For comparison purposes, we employed DESTINI2 to conduct inter-residue distance prediction on the same test data set, i.e., 593 SCOP domain sequences, used to benchmark SAdLSA. DESTINI2 improves DESTINI by using a deeper, dilated convolutional residual network model. In this study, we used 39 dilated residual blocks similar to the one implemented in SAdLSA. For training, about 10,000 crystal structures with <2.5 Å resolution were taken from a March 2020 release of PISCES (Wang and Dunbrack Jr., 2003), which were curated from the PDB database (Berman et al., 2000). For a fair comparison, we retrained DESTINI2 models by removing the test set entries and their close homologs from the original DESTINI2 training set using the same criteria as that used for the SAdLSA test.

Results

We conducted self-alignments for 593 target sequences with SAdLSA, using deep-learning models trained without obvious homologs to any of the 593 target sequences (see Methods). As one would expect, SAdLSA returns a sequence alignment at 100% identity and a predicted TM-score close to one. This seems trivial. But, if one carefully inspects the residue-residue distogram prediction, it not only contains information giving rise the identical alignment, but also contains inter-residue distance information to structurally characterize the fold encoded by the sequence itself.

SAdLSA Self-Alignment Generates a Fold-Depicting Distogram

Figure 2 illustrates an example of a SAdLSA self-alignment prediction. This 205 AA target sequence encodes a classic Rossman fold, which is composed of an βαβ alternating secondary structural segments found in many nucleotide-binding proteins (Hanukoglu, 2015). The characteristics of this fold are displayed in the distance plot calculated between the Cα atoms determined in the crystal structure (Figure 2, top left panel). The remaining residue-residue distance plots are generated by the SAdLSA self-alignment of the same sequence. These are from the 21 scoring channels designed to predict the probability of each pair of Cα atoms falling into each distance bin from 0 to beyond 20 Å. The first three channels are straight diagonal lines, which give rise the 100% identity in the sequence alignment and are not the focus of this study. Starting from plots ≥4 Å, one recognizes inter-residue distance relationships. First, the immediate neighboring residues are shown between 34 Å. Then, the main secondary structure elements including the fold’s six α-helices and seven β-strands exhibit their patterns in the 4–5 and 5–6 Å plots. The packing between these secondary structural elements becomes clear in the subsequent three plots from 6–9 Å. The detailed packing orientations among secondary structural elements are further delineated in the remaining distance plots up to 20 Å. Finally, the highlights in the >20 Å plot signal the regions that are distant from each other. The top L medium or long-range contact predictions for this case have a precision of 86%, which is sufficient to reconstruct a high-resolution structural model whose TM-score >0.7 (Skolnick and Gao, 2021). The mean absolute error d MAE , calculated from the Cα−Cα distances of all nonlocal residue pairs separated up to 20 Å, is only 1.57 Å from the native distogram.

FIGURE 2.

FIGURE 2

An example of predicting residue-residue distance matrices by SAdLSA self-alignment. The native (experimental) structure (PBD ID: 1hdo, chain A; SCOP ID: d1hdoa_) of the target sequence, human Biliverdin IXβ reductase, encodes a classic Rossman fold shown in the cartoon representation using the red-green-blue color scheme from the N to C-terminus. For each pair of residues, its experimentally observed (native) Cα-Cα distance is shown in the upper left corner. The remaining 21 probability density plots are generated by SAdLSA self-alignment for the target sequence. Each plot predicts the probability of Cα-Cα distance within a distance bin from 0 to 20 Å at 1 Å spacing, and the probability >20 Å in the last plot.
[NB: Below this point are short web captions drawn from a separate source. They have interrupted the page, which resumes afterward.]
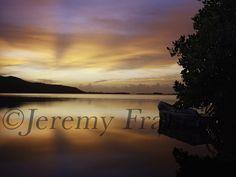 Morning Glory 1 | Experience Jamaique Jamaica, Ink, Sunset, Outdoor, Sunsets, Outdoors, Negril Jamaica, Outdoor Life, Garden
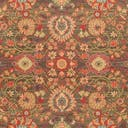 Link to variation of this rug: SKU#3129418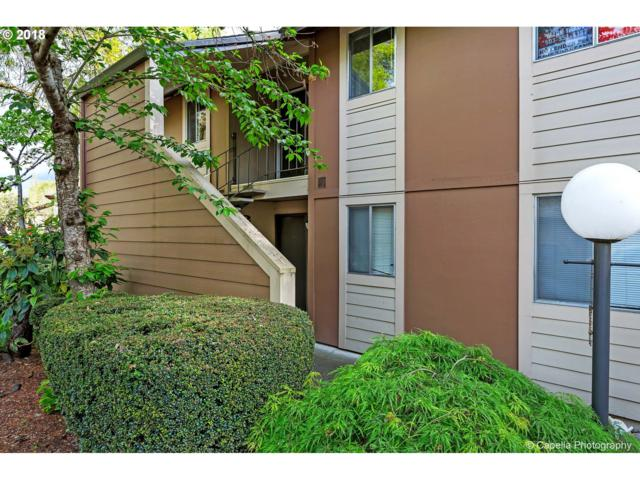 12620 NW Barnes Rd #3, Portland, OR 97229 (MLS #18370359) :: Hatch Homes Group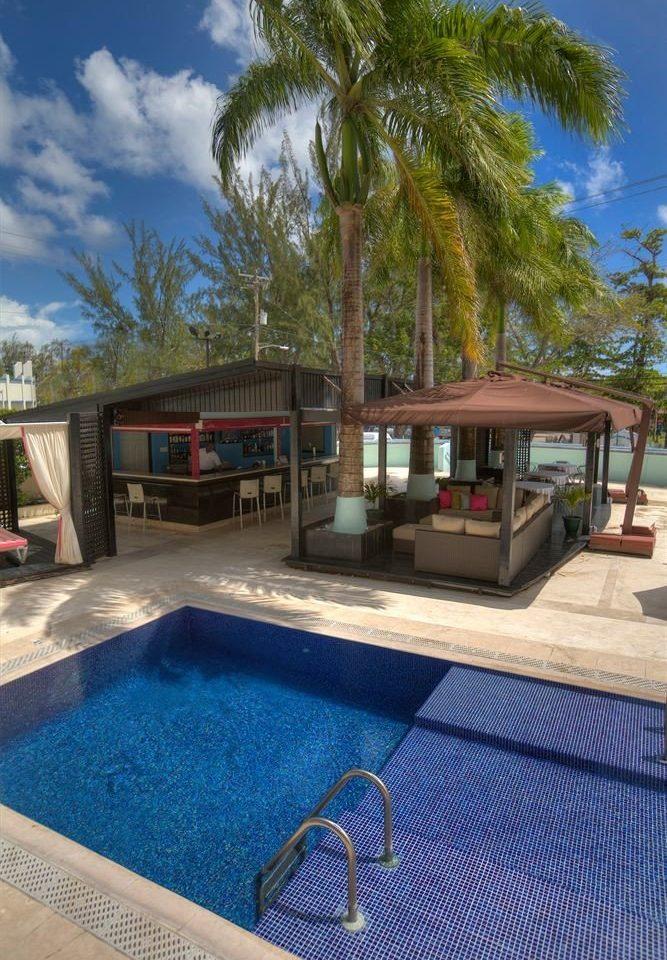 tree sky swimming pool property leisure Resort Villa backyard condominium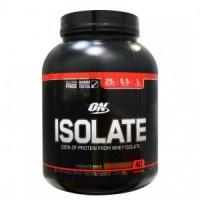 Isolate GF (1,36г)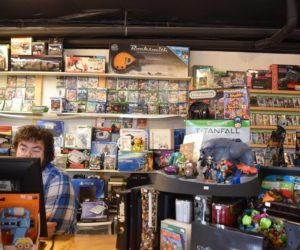 Creating retro memories at World's Game Store
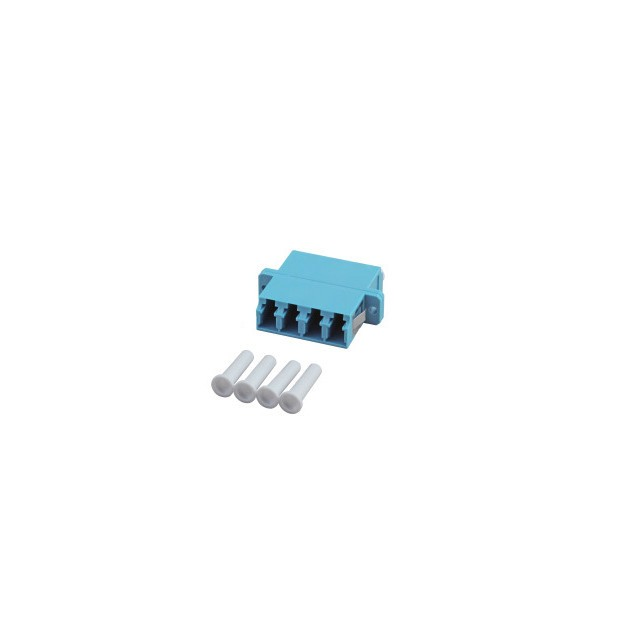 Afbeelding van Multimode coupler 4-way LC-LC quad turquoise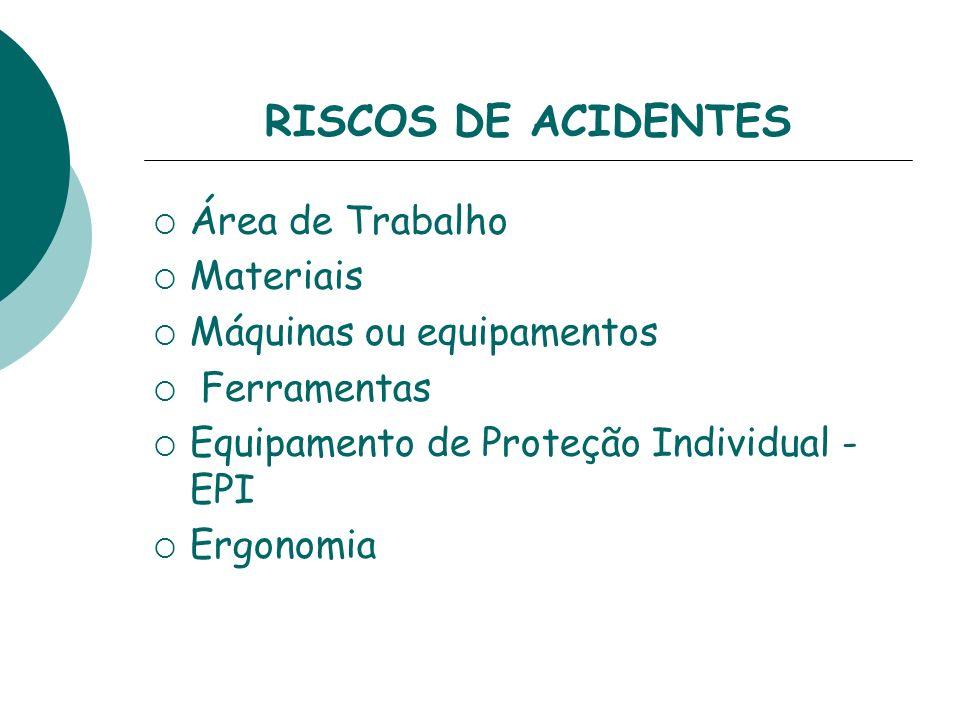 RISCOS DE ACIDENTES Área de Trabalho Materiais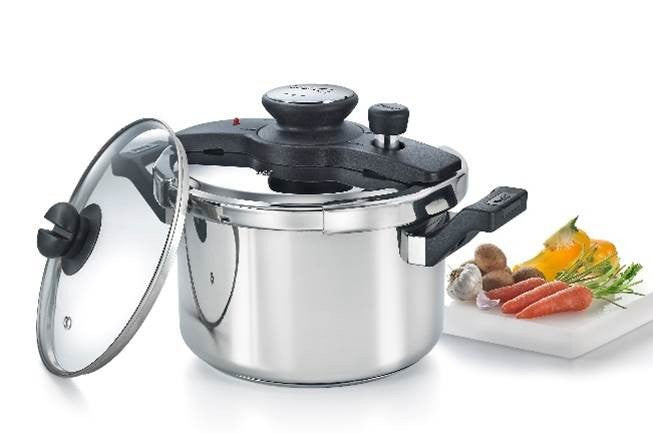 Clip-on Stainless Steel 5 Litre Pressure Cooker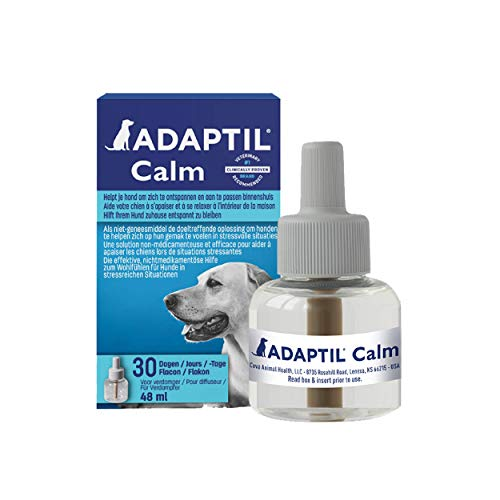 ADAPTIL Calm 30 day Refill, helps dog cope with behavioural issues and life challenges - 48ml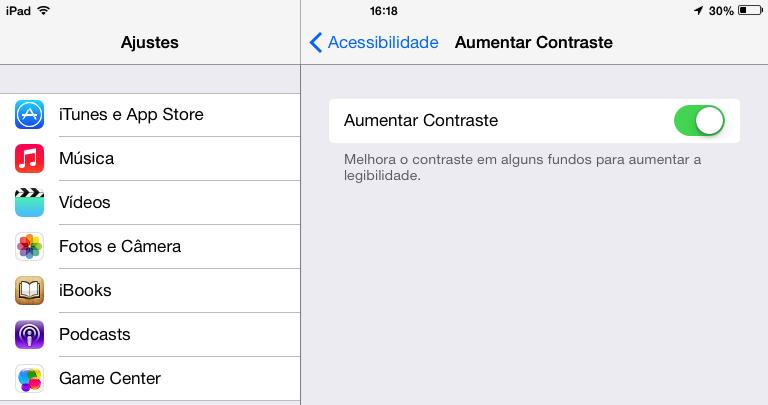 Desativando transparências do iOS 7 (Foto: Reprodução/Helito Bijora)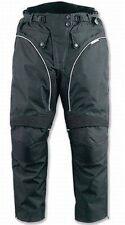 Femmes Pantalon Moto Armour Protection Vent Imperméable Approuvé CE pantalon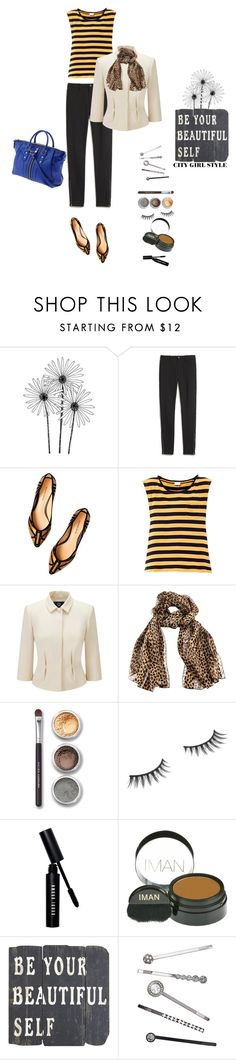 """""""Untitled #208"""" by debbiedew ❤ liked on Polyvore featuring Milly, Madewell, Alexandre Birman, Yves Saint Laurent, Viyella, Bare Escentuals, Benefit, Bobbi Brown Cosmetics, Iman and Pier 1 Imports"""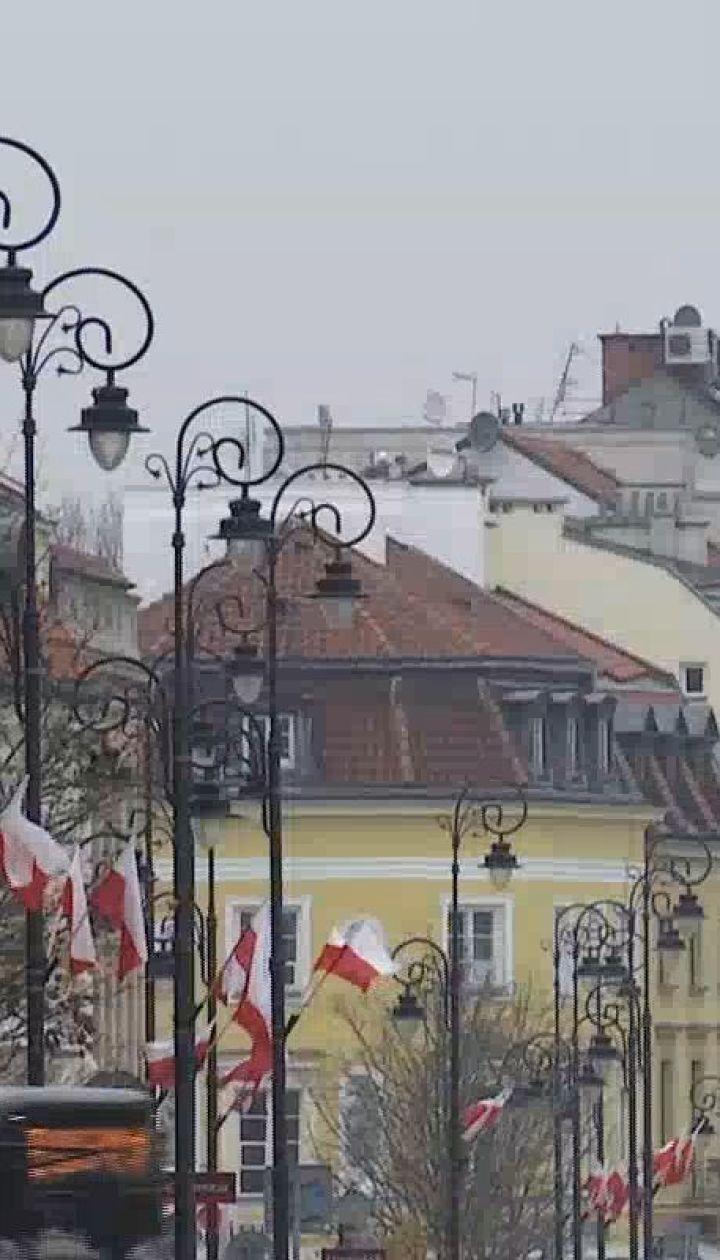 Чому у Польщі так багато українських заробітчан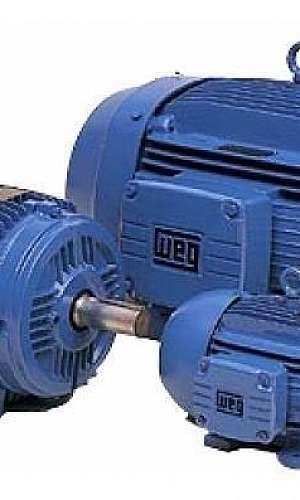 Motores elétricos conserto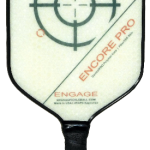 Encore Pro pickleball paddle Red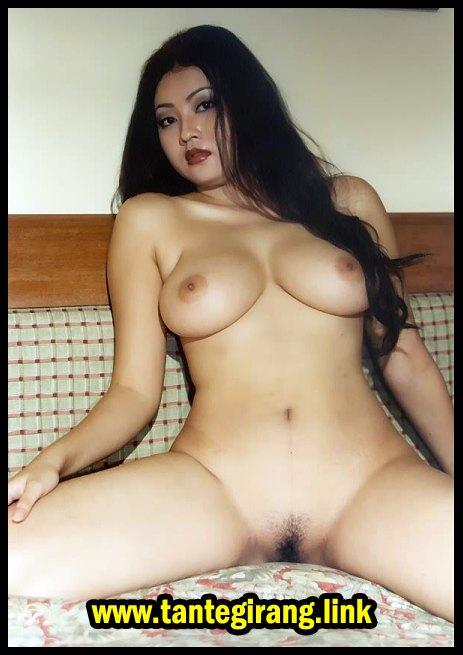 zhenshini-v-porno-industrii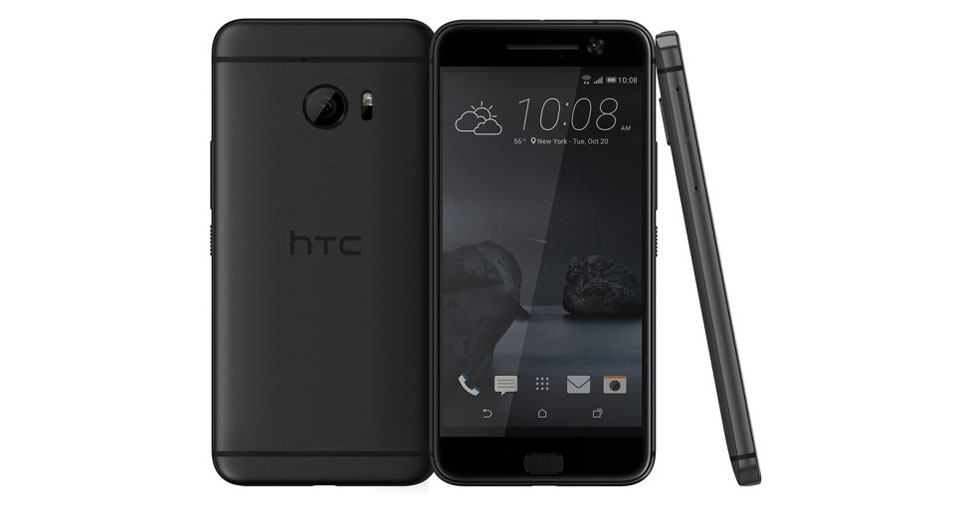 Leaked-HTC-One-M10-Images-and-Specifications-render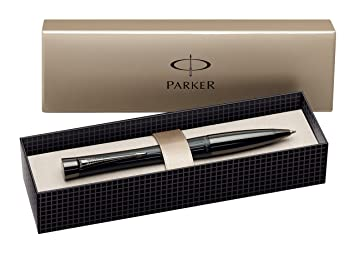 stylo bille parker bleu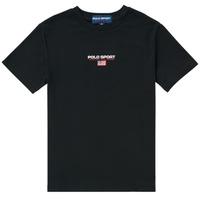 Oblečenie Chlapci Tričká s krátkym rukávom Polo Ralph Lauren ANNITA Čierna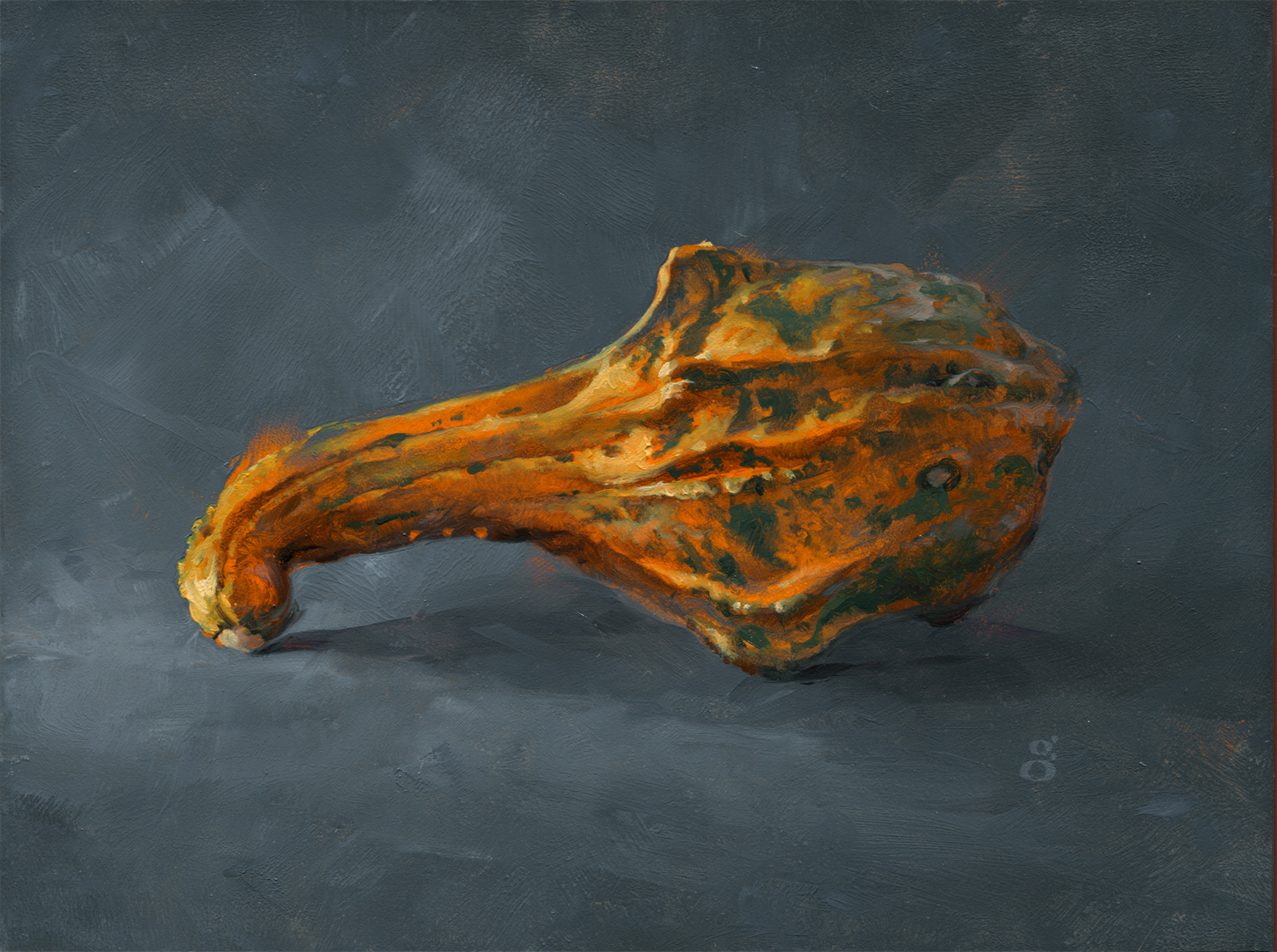 """Gourd 6x8"""" oil on panel over acrylic Original art available    Process video here"""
How accurate is the SAdLSA self-alignment for predicting residue-residue distances in general? If one examines the d MAE , the overall number looks good with a mean of 2.43 Å, and 92.7% of targets are below 3 Å (Figure 3 insert). By comparison, if one naively assigns distance distribution according to the observed fractions from the training set (see Methods), one obtains a mean expected error, dMAEexp at 3.08 Å. Overall, 96.6% of targets have a smaller distance prediction error by SAdLSA than the value from the naïve reference approach. Moreover, about 408 (69%) targets have a significant d MAE below the p-value cutoff of 0.05. Figure 3 further details the distributions of MAE between the SAdLSA predicted and the corresponding native distograms for individual distance bins from 4 to 20 Å. It is clear that residues forming direct contacts within the first five bins are most challenging to predict and exhibit large variations, with the mean MAE gradually decreasing from 6.6 Å in the 3–4 Å bin to 3.4 Å in the 8–9 Å bin. But these distance predictions by SAdLSA are actually highly significant in comparison to the expected values whose MAE errors are up to 8 Å higher on average than SAdLSA predictions. On the other hand, the large distance bins from 14 to 18 Å yield relatively small MAE values <2.5 Å, but it is not surprising as the expected MAE is below 2 Å.

FIGURE 3.

FIGURE 3

Mean absolute error of predicted distogram vs native distogram for 593 test cases. The main plot displays the distribution of MAE values within each Cα-Cα distance bin from 4 to 20 Å for nonlocal residue pairs. Each bin has a spacing of 1 Å and each blue point represents a target protein. Violin contours are proportional to the counts of targets at different MAE levels with a bin width of 0.025. Black boxes and bars represent the second and third quartiles (25–75% ranked by MAE values) and the median of the distributions. The red stars represent the mean values.comparison, the expected MAE distributions are shown in orange error bars, which are centered at the mean and extended to ±sd. The insert shows the histograms of the d MAE values in two separate assessments, calculated (purple) from the SAdLSA self-alignment and expected (teal) from the background distribution. For each target, its d MAE value is For calculated from all nonlocal residue pairs up to 20 Å as observed in the native distogram.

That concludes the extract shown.